In quantum information science and sensing, electron spins are often purified into a specific polarization through an optical-spin interface, a process known as optically detected magnetic resonance (ODMR). Diamond-NV centers and transition metals are both excellent platforms for these so-called color centers, while metal-free molecular analogues are also gaining popularity for their extended polarization lifetimes, milder environmental impacts, and reduced costs. In our earlier attempt at designing such organic high-spin π-diradicals, we proposed to spin-polarize by shelving triplet M_S = ±1 populations as singlets.

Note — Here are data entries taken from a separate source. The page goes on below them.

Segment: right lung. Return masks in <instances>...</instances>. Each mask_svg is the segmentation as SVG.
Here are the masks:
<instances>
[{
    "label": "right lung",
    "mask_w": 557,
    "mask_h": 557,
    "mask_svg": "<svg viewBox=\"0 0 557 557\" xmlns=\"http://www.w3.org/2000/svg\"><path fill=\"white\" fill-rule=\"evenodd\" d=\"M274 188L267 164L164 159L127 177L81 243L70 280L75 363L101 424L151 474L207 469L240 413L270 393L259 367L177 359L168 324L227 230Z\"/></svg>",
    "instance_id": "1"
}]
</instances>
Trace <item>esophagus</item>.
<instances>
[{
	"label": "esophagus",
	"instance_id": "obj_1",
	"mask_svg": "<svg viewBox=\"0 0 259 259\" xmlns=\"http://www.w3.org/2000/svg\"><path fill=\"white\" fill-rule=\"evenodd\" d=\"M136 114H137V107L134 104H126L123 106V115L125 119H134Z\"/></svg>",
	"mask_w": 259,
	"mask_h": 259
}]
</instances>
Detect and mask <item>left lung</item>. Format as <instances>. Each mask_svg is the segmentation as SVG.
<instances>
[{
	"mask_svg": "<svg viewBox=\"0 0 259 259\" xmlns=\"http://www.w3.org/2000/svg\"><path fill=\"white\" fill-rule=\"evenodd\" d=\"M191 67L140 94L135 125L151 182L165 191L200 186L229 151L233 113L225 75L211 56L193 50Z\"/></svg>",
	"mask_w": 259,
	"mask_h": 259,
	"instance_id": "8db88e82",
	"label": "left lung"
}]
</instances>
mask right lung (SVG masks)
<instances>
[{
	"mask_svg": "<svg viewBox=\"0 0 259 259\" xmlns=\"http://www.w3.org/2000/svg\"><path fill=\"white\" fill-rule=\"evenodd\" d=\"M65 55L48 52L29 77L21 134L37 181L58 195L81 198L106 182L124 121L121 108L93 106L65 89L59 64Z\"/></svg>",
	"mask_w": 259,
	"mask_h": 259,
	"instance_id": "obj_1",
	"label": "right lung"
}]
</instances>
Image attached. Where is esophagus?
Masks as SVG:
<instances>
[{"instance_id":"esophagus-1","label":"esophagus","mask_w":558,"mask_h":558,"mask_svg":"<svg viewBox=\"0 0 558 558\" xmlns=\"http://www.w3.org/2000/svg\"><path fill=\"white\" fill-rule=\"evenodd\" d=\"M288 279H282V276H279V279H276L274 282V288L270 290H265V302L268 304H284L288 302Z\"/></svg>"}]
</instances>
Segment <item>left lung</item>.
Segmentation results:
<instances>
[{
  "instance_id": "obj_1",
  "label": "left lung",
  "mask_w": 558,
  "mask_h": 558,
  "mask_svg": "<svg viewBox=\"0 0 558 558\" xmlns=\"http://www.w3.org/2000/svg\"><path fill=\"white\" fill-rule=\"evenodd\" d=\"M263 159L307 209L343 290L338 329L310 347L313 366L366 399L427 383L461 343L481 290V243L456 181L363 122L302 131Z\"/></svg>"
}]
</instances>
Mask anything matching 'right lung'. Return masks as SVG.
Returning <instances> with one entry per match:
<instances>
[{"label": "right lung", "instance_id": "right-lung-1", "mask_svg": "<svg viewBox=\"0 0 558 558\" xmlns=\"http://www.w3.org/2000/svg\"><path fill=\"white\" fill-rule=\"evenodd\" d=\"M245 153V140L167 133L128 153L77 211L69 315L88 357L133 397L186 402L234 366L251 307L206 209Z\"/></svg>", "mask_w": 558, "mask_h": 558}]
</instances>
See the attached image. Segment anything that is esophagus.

This was recently verified by experiments albeit with low ODMR contrasts of <1% at temperatures above 5 K. In this work, we propose to improve the ODMR signal by moving singlet populations back into the triplet M_S = 0 sublevel, designing a true carbon-based molecular analogue to the NV center. Our proposal is based upon transition-orbital and group-theoretical analyses of beyond-nearest-neighbor spin–orbit couplings, which are further confirmed by ab initio calculations of a realistic trityl-based radical dimer. Microkinetic analyses point toward high ODMR contrasts of around 30% under experimentally feasible conditions, a stark improvement from previous works. Finally, in our quest toward ground-state optically addressable molecular spin qubits, we exemplify how our symmetry-based design avoids Zeeman-induced singlet–triplet mixings, setting the scene for realizing electron spin qubit gates.

We propose organic π-diradicals that, upon photoexcitation, will relax through two consecutive spin-changing steps. This aligns the radical spins, observed as a change in the emission signal.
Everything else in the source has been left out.